### Collected data
** START **

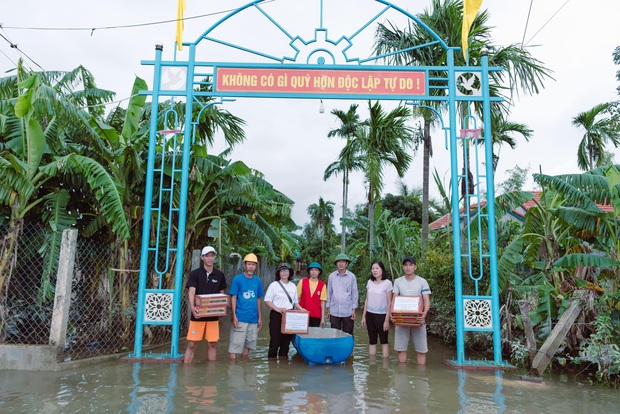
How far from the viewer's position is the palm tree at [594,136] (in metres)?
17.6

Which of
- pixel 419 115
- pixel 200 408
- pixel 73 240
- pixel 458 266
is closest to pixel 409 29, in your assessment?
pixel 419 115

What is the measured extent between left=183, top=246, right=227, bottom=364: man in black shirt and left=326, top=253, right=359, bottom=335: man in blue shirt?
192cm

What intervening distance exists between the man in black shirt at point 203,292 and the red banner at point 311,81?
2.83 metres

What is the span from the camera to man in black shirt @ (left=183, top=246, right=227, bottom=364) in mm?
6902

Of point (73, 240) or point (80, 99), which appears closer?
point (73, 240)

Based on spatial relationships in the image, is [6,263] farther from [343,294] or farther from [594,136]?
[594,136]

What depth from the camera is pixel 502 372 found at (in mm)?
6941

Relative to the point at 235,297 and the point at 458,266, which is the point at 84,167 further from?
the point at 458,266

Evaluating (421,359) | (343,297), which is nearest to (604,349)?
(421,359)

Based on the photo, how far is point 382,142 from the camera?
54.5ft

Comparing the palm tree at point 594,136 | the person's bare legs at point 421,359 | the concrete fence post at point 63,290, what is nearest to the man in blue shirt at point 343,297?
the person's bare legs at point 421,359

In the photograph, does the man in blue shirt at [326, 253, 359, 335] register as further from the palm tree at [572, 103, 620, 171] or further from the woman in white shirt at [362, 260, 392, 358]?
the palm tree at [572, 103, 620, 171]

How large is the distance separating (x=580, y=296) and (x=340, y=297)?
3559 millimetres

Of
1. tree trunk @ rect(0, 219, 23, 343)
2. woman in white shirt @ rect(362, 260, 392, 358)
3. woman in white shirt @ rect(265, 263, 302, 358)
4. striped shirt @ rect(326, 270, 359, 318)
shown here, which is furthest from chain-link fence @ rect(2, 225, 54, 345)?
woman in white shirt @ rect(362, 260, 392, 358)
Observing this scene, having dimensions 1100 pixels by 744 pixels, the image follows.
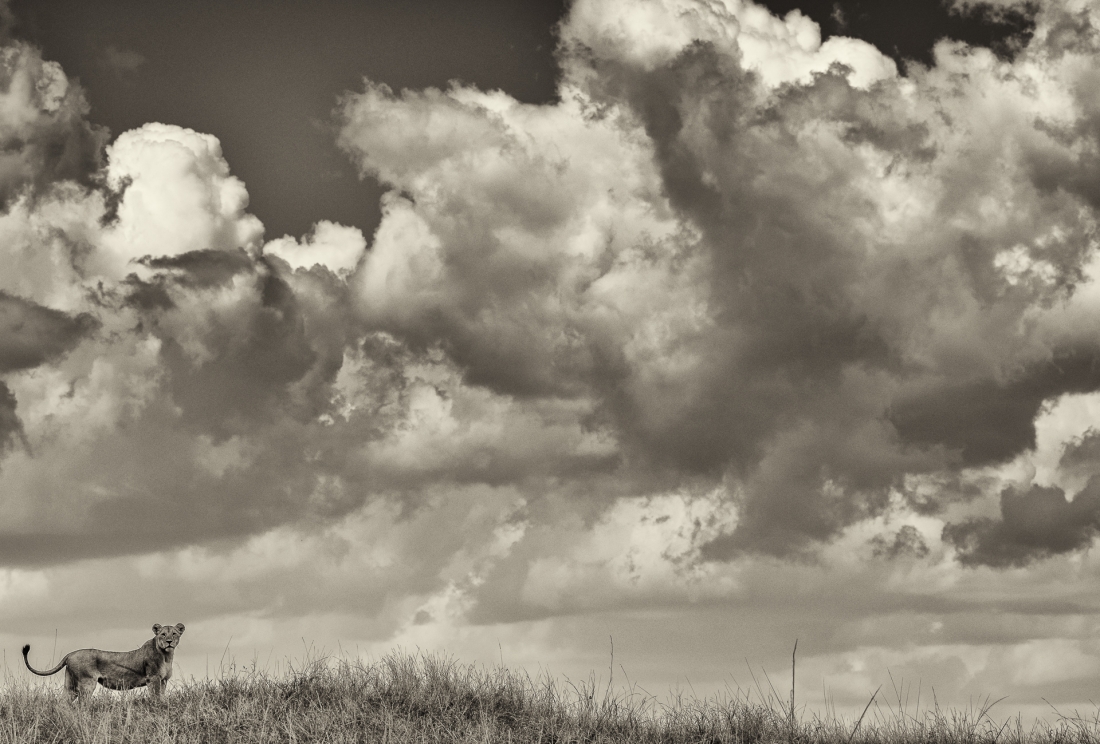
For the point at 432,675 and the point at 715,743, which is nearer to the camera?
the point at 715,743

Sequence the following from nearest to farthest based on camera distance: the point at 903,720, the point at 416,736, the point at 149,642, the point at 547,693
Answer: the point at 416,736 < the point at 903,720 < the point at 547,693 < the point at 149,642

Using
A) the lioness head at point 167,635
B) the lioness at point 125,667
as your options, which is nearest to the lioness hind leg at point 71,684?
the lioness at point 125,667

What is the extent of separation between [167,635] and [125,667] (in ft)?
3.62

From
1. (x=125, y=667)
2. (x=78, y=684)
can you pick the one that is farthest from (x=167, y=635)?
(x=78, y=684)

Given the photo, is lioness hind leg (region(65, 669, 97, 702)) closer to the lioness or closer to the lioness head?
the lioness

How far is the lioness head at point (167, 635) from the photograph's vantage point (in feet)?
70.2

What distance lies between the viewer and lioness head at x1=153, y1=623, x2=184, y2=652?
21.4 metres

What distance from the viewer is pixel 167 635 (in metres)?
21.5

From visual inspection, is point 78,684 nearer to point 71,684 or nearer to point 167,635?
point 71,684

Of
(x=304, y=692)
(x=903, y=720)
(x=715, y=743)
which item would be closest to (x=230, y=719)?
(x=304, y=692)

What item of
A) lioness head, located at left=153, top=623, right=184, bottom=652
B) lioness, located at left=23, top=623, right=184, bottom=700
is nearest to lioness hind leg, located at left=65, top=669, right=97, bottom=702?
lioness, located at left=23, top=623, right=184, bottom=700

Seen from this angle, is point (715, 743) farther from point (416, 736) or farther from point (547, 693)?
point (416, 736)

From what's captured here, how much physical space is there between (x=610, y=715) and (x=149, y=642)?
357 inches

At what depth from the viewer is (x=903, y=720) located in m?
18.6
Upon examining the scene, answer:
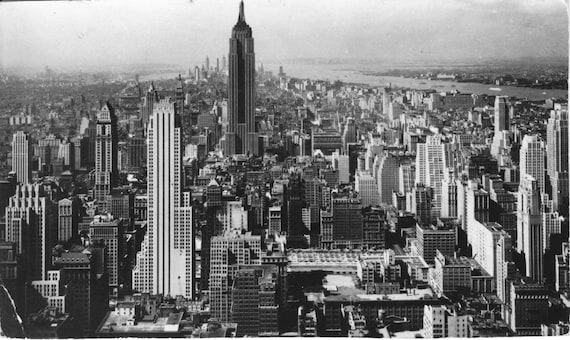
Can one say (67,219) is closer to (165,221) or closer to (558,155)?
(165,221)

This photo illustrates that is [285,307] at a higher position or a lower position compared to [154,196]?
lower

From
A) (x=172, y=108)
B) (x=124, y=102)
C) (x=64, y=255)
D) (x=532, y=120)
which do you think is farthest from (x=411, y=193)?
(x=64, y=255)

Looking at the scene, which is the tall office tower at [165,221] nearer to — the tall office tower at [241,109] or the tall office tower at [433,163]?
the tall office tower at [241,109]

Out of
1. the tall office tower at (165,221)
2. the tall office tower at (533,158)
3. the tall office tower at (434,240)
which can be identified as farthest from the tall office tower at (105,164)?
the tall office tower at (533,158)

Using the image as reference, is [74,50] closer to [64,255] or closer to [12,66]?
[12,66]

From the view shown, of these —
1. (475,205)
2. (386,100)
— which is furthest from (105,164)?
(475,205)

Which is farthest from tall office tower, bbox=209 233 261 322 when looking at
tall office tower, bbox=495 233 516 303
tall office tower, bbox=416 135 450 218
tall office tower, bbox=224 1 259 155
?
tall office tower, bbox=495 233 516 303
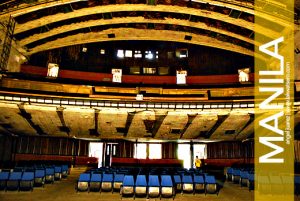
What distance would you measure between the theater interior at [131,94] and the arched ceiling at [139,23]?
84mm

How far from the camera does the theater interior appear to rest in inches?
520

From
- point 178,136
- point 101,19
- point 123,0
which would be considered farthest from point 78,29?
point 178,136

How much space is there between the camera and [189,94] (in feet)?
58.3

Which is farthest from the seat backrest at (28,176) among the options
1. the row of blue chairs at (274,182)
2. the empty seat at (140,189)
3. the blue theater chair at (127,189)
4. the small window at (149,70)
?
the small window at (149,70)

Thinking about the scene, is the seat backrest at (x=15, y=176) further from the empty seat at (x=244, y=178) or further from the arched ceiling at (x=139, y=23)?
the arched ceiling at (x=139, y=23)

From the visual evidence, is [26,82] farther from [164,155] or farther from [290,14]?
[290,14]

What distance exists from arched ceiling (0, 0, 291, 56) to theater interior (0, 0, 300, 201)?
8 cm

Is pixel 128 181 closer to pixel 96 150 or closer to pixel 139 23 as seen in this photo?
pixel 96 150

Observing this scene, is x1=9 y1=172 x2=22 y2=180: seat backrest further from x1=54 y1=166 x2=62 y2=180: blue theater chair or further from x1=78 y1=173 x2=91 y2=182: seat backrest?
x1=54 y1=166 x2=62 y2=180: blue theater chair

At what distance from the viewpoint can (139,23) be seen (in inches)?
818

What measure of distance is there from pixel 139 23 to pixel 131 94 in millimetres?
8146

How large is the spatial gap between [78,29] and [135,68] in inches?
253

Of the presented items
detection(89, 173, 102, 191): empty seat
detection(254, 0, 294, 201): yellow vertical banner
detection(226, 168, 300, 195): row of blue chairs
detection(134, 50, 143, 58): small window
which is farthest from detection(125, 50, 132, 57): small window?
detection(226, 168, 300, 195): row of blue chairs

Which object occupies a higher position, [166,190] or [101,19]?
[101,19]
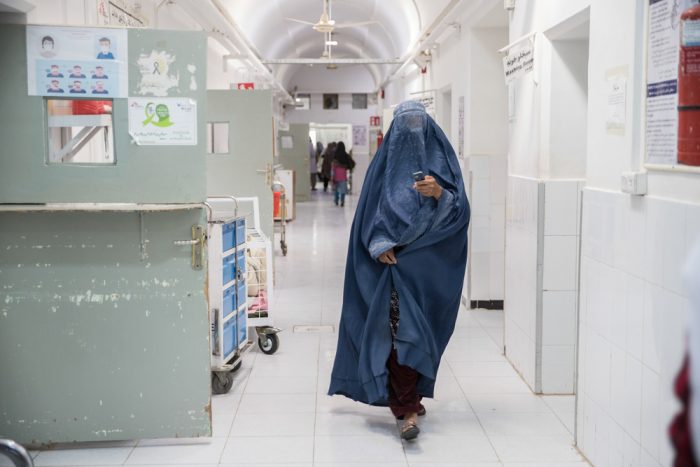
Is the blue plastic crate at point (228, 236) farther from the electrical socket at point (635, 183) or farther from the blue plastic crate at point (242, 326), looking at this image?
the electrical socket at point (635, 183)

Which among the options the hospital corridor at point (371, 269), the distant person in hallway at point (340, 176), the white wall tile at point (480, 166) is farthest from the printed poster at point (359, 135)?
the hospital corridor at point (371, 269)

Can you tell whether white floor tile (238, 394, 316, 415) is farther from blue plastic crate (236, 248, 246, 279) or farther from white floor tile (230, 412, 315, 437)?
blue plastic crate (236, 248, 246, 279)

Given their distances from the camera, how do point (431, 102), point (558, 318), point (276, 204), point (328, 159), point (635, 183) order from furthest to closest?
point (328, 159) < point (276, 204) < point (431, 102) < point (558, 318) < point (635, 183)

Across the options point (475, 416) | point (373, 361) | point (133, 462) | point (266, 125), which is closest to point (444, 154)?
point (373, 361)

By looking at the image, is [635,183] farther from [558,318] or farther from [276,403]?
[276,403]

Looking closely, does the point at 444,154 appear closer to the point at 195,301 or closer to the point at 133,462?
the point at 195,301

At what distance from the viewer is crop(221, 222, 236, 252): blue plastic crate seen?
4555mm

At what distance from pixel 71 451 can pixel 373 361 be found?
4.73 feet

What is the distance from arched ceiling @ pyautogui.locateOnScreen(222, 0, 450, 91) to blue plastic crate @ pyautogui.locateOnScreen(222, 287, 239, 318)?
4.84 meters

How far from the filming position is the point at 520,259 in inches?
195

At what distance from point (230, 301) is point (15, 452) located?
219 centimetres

** END **
** START **

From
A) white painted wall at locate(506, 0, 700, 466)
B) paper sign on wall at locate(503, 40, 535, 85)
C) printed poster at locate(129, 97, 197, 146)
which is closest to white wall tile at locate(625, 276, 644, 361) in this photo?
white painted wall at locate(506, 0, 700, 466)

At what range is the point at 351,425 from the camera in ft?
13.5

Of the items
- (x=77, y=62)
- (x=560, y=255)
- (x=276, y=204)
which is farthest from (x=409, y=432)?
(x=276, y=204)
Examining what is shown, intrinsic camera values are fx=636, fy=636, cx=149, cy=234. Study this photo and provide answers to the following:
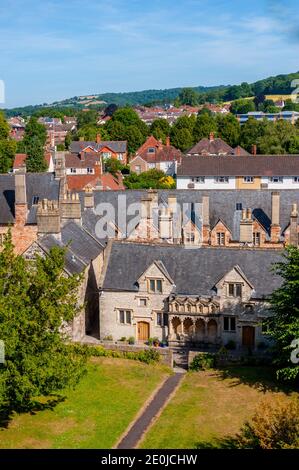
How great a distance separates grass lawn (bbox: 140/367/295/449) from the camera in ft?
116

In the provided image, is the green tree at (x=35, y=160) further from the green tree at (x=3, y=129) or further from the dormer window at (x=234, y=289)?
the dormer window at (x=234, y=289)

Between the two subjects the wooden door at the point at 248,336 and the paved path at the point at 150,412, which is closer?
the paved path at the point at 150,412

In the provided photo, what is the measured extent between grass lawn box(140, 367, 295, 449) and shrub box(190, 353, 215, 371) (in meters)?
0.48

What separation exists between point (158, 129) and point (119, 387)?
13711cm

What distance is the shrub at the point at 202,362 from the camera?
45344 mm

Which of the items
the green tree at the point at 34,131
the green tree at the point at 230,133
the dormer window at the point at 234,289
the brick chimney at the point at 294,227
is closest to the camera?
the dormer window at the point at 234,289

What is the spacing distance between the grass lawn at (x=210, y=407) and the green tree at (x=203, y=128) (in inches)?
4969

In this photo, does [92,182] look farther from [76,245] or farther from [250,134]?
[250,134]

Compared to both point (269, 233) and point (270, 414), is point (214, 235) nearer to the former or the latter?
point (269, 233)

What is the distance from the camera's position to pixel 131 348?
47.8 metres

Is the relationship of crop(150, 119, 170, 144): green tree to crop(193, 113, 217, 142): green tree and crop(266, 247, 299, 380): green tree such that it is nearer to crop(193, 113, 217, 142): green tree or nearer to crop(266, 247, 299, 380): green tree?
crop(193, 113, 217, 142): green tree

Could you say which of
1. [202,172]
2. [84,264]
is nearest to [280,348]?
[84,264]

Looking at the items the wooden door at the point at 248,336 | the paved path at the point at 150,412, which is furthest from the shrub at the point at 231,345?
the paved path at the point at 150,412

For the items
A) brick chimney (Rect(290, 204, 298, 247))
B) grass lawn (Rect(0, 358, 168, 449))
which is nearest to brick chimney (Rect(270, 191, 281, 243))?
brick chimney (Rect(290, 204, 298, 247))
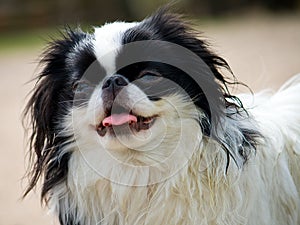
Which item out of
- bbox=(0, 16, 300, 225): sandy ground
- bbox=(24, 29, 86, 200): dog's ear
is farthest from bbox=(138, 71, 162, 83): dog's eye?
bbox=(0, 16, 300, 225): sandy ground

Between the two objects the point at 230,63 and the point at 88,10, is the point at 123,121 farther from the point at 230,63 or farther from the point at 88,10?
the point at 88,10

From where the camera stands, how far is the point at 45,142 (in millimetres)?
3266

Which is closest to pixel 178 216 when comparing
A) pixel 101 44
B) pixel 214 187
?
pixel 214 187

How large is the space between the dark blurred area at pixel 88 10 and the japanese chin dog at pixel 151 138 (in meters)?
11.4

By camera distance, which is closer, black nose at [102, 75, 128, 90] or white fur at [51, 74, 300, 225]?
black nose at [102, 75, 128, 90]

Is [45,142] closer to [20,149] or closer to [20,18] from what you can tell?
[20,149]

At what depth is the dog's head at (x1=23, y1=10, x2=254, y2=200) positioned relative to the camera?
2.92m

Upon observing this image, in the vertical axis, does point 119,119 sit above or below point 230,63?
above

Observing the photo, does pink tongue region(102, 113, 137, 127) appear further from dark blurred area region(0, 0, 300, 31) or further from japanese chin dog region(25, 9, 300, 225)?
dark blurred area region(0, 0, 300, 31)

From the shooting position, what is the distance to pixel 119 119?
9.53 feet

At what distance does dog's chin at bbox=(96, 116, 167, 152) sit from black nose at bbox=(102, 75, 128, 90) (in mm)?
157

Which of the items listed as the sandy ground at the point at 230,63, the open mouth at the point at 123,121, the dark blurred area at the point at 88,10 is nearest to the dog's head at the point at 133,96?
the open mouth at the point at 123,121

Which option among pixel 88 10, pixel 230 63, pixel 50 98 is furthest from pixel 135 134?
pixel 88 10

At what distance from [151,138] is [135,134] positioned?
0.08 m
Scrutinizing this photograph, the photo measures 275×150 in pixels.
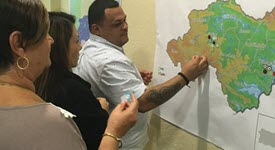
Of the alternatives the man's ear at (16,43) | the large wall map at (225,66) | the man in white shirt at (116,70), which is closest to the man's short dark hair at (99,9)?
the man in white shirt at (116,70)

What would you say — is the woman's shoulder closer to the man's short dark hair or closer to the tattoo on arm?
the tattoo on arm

** END **
** START **

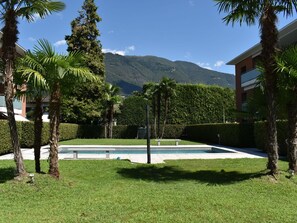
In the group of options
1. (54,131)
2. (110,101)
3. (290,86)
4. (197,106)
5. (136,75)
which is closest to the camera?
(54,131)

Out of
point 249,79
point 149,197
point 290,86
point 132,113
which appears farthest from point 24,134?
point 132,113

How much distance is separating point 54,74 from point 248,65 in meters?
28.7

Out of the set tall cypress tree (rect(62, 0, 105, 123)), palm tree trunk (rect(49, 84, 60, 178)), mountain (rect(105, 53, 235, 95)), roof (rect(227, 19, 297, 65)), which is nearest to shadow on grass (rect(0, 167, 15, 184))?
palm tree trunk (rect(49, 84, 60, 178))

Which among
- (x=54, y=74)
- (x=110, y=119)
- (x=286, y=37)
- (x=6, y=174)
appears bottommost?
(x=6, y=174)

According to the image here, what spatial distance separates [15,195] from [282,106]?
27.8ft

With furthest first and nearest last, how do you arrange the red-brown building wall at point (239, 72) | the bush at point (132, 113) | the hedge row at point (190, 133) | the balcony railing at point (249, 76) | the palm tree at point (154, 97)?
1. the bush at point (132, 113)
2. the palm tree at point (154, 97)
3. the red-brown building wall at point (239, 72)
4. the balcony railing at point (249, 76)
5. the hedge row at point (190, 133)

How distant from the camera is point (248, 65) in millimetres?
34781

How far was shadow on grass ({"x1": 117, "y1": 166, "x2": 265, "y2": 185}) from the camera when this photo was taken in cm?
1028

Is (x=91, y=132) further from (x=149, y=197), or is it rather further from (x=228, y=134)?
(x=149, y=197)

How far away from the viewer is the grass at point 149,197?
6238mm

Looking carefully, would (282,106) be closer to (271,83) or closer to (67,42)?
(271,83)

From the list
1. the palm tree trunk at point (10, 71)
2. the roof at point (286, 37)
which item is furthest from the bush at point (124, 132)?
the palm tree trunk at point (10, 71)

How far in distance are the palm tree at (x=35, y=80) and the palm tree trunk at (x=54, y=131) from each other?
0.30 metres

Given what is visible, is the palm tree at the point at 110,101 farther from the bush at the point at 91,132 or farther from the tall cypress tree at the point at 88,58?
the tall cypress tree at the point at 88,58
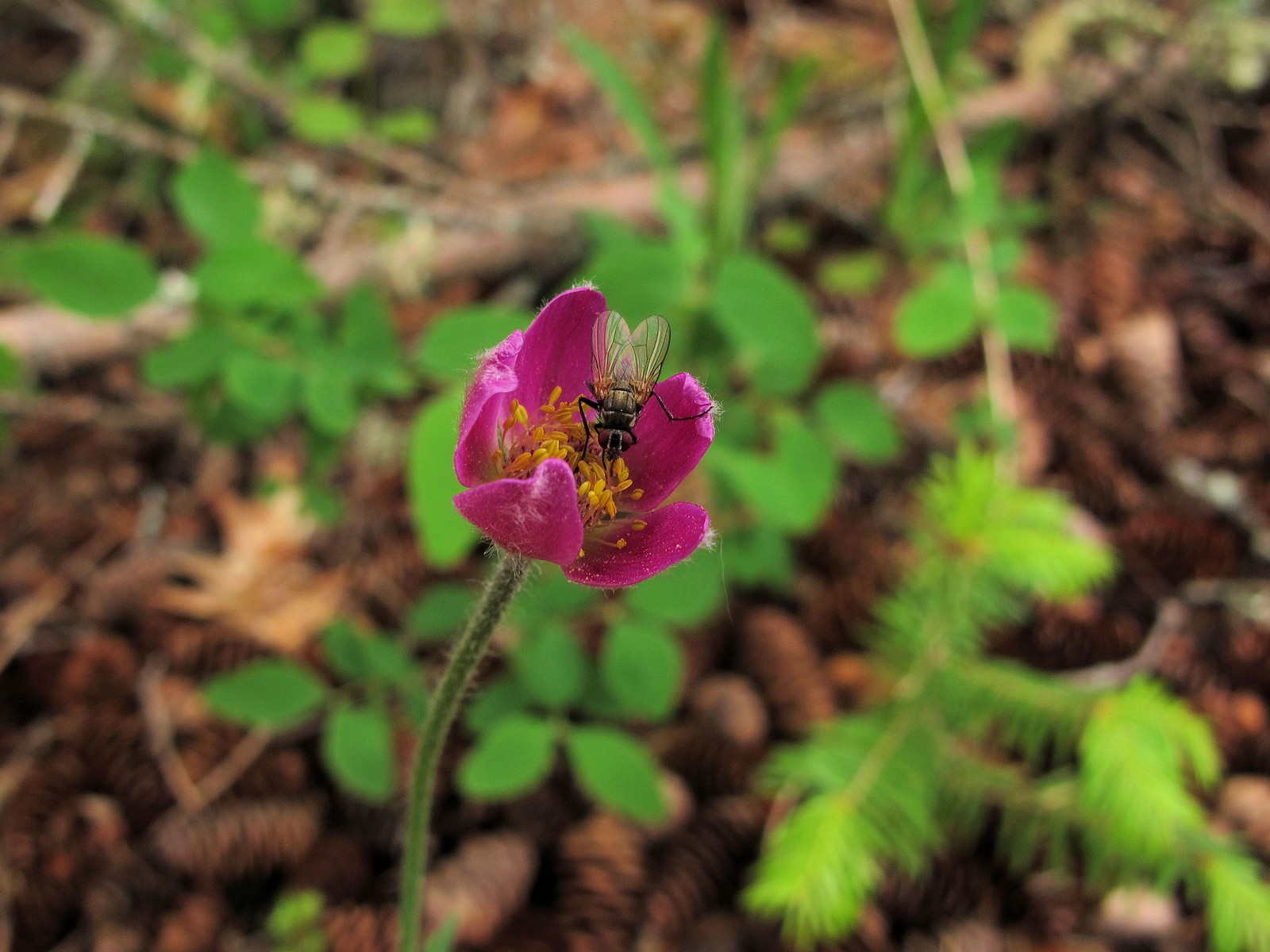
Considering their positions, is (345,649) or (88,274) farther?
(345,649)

** END **

### Written request
Rewrite the part of the data that opens with the line containing "Can you tell" and closes with the line containing "point (328, 159) <" as a numbered list, leaving out blank lines.

### Exercise result
1. Can you tell whether white floor tile (238, 394, 316, 415) is farther from blue plastic crate (236, 248, 246, 279) or farther from white floor tile (230, 412, 315, 437)?
2. blue plastic crate (236, 248, 246, 279)
3. Given their distances from the camera, how do point (431, 102), point (558, 318), point (276, 204), point (328, 159), point (635, 183) order from furthest to closest?
4. point (328, 159) < point (276, 204) < point (431, 102) < point (558, 318) < point (635, 183)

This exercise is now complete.